──────── Records for this exercise

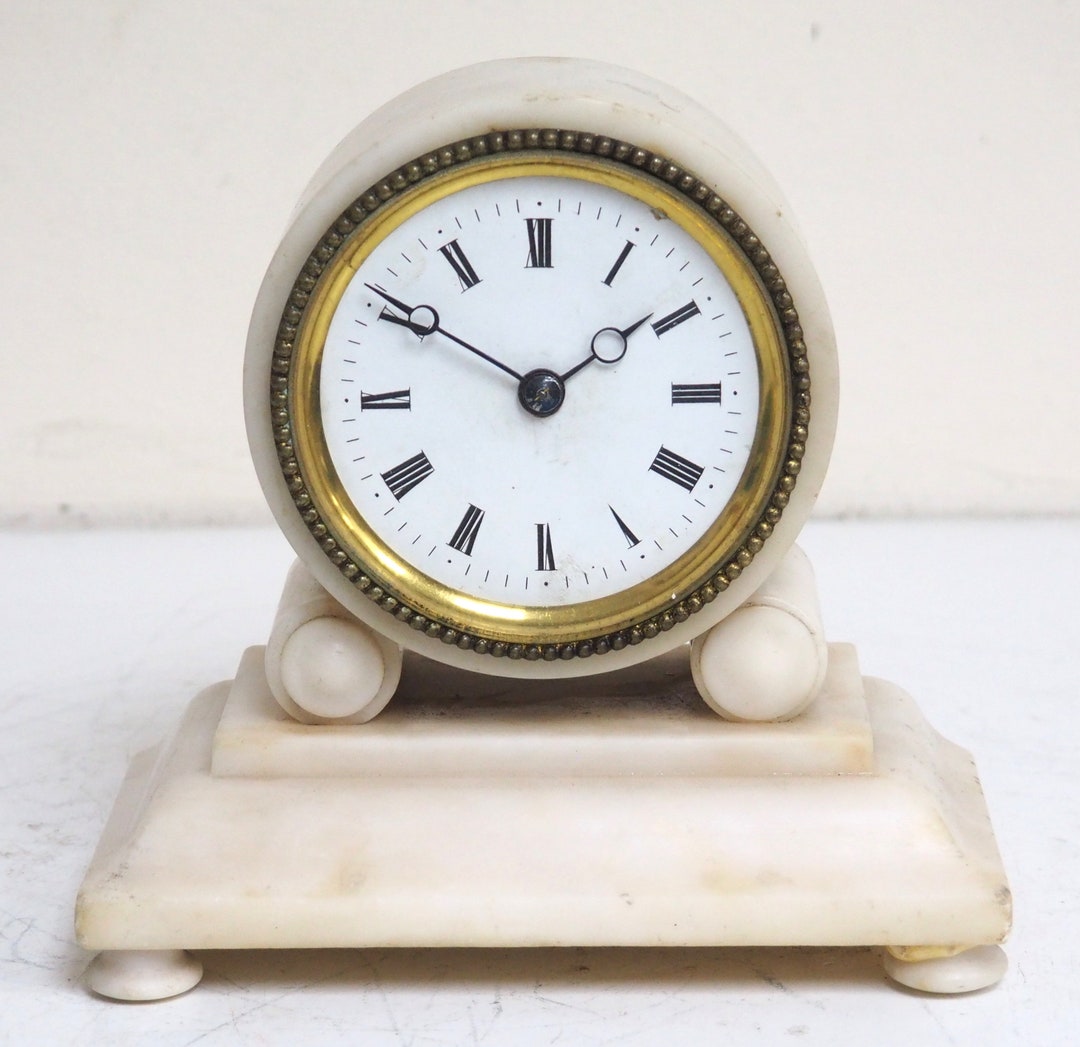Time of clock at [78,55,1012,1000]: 1:50
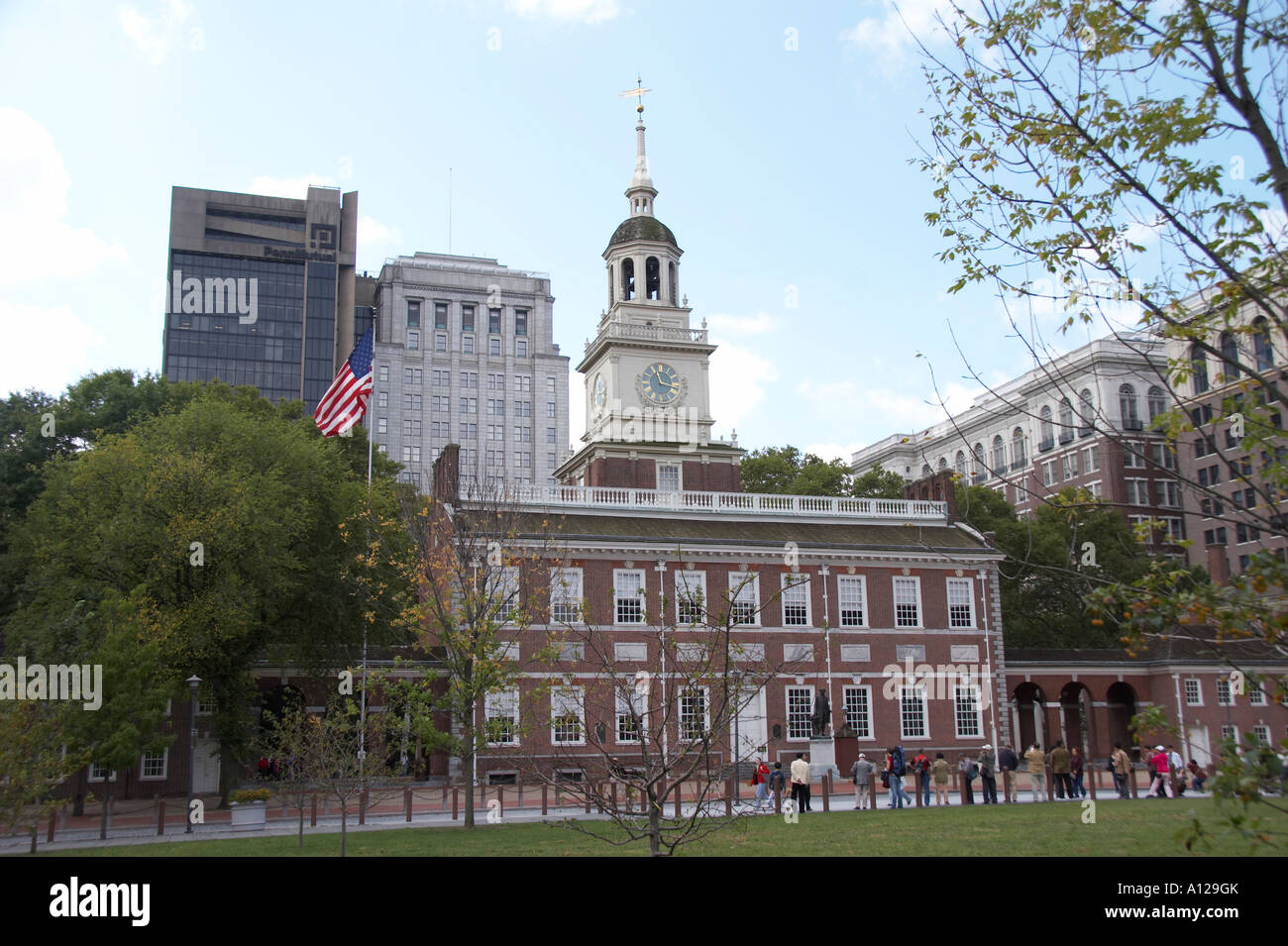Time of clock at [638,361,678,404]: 11:17
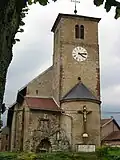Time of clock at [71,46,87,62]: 4:13
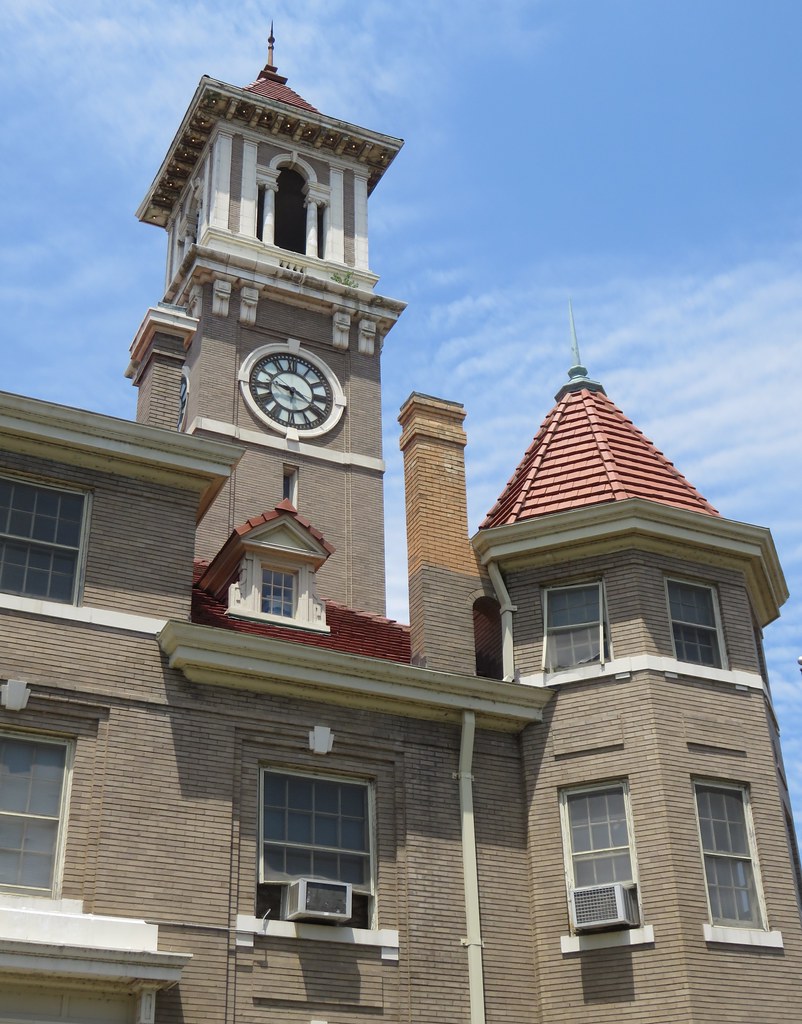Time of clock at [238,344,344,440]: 9:20
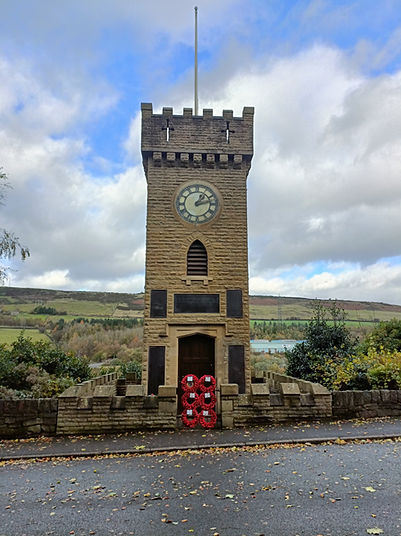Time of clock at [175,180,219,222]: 1:13
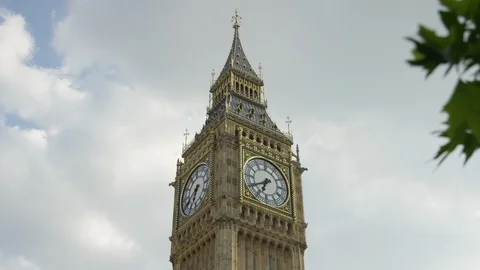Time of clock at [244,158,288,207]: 6:40
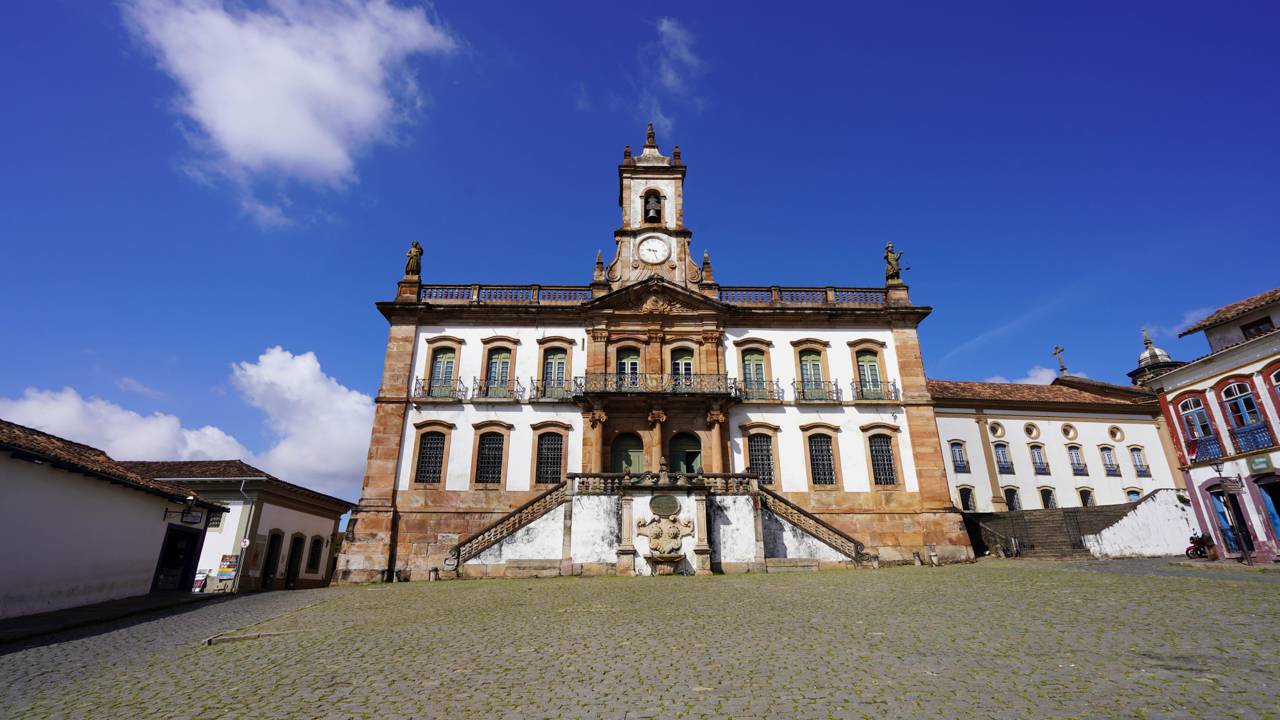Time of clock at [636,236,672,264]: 9:26
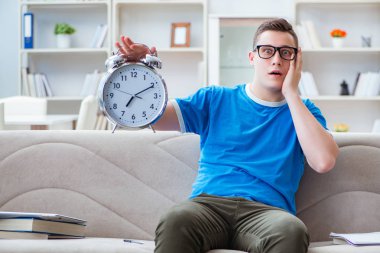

────────────────

• What you are asked to do: Give everything from the line containing "Time of clock at [238,344,344,440]: 9:20" through the end of the material as a Markdown table with the columns "Row" and "Line". Skip blank lines and leave the pictures out of the answer.

• Complete response:
| Row | Line |
|---|---|
| 1 | Time of clock at [238,344,344,440]: 9:20 |
| 2 | Time of clock at [175,180,219,222]: 1:13 |
| 3 | Time of clock at [244,158,288,207]: 6:40 |
| 4 | Time of clock at [636,236,672,264]: 9:26 |